Imperial Clinical Trials Unit, Imperial College London, 1st Floor Stadium House, 68 Wood Lane, London, W12 7RH, UK.
Trials. 2020 Dec 22;21(1):1028. doi: 10.1186/s13063-020-04903-0.
Randomised controlled trials (RCTs) provide valuable information and inform the development of harm profiles of new treatments. Harms are typically assessed through the collection of adverse events (AEs). Despite AEs being routine outcomes collected in trials, analysis and reporting of AEs in journal articles are continually shown to be suboptimal. One key challenge is the large volume of AEs, which can make evaluation and communication problematic. Prominent practice is to report frequency tables of AEs by arm. Visual displays offer an effective solution to assess and communicate complex information; however, they are rarely used and there is a lack of practical guidance on what and how to visually display complex AE data.

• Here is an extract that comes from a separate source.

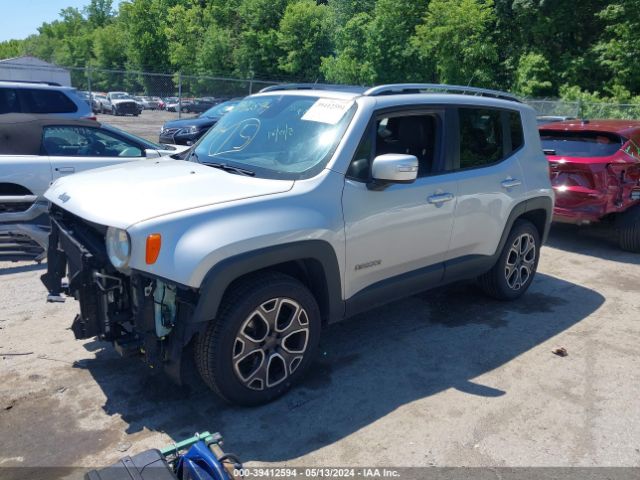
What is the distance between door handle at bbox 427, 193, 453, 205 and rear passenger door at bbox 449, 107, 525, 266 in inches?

In this article, we demonstrate the use of two plots identified to be beneficial for wide use in RCTs, since both can display multiple AEs and are suitable to display point estimates for binary, count, or time-to-event AE data: the volcano and dot plots. We compare and contrast the use of data visualisations against traditional frequency table reporting, using published AE information in two placebo-controlled trials, of remdesivir for COVID-19 and GDNF for Parkinson disease. We introduce statistical programmes for implementation in Stata.
RESULTS/CASE STUDY: Visualisations of AEs in the COVID-19 trial communicated a risk profile for remdesivir which differed from the main message in the published authors' conclusion. In the Parkinson's disease trial of GDNF, the visualisation provided immediate communication of harm signals, which had otherwise been contained within lengthy descriptive text and tables. Asymmetry in the volcano plot helped flag extreme events that were less obvious from review of the frequency table and dot plot. The dot plot allowed a more comprehensive representation by means of a more detailed summary.
Visualisations can better support investigators to assimilate large volumes of data and enable improved informal between-arm comparisons compared to tables. We endorse increased uptake for use in trial publications. Care in construction of visual displays needs to be taken as there can be potential to overemphasise treatment effects in some circumstances.
随机对照试验(RCTs)提供了有价值的信息,并为新治疗方法的危害特征的发展提供了依据。危害通常通过不良事件(AEs)的收集来评估。尽管 AEs 是试验中常规收集的结果,但期刊文章中对 AEs 的分析和报告仍不断显示出不理想的情况。一个关键挑战是大量的 AEs,这可能使评估和交流变得困难。常见的做法是按治疗组报告 AEs 的频率表。可视化显示为评估和交流复杂信息提供了有效的解决方案;然而,它们很少被使用,并且缺乏关于如何以可视化方式显示复杂 AE 数据的实用指南。
在本文中,我们展示了两种图的使用,这两种图被认为在 RCTs 中广泛使用是有益的,因为它们都可以显示多个 AEs,并且适合显示二项、计数或时间至事件 AE 数据的点估计值:火山图和点图。我们比较和对比了使用数据可视化与传统的频率表报告,使用了两项安慰剂对照试验中已发表的 AE 信息,即瑞德西韦治疗 COVID-19 和 GDNF 治疗帕金森病。我们引入了用于 Stata 实现的统计程序。
结果/案例研究:COVID-19 试验中 AEs 的可视化传达了瑞德西韦的风险概况,这与已发表的作者结论中的主要信息不同。在 GDNF 治疗帕金森病的试验中,可视化提供了对危害信号的即时交流,否则这些信号将包含在冗长的描述性文本和表格中。火山图的不对称性有助于标记那些从频率表和点图回顾中不太明显的极端事件。点图通过更详细的摘要允许更全面的表示。
与表格相比,可视化可以更好地帮助研究人员吸收大量数据,并能够进行改进的非正式组间比较。我们支持在试验出版物中增加使用。在构建可视化显示时需要小心,因为在某些情况下可能会夸大治疗效果。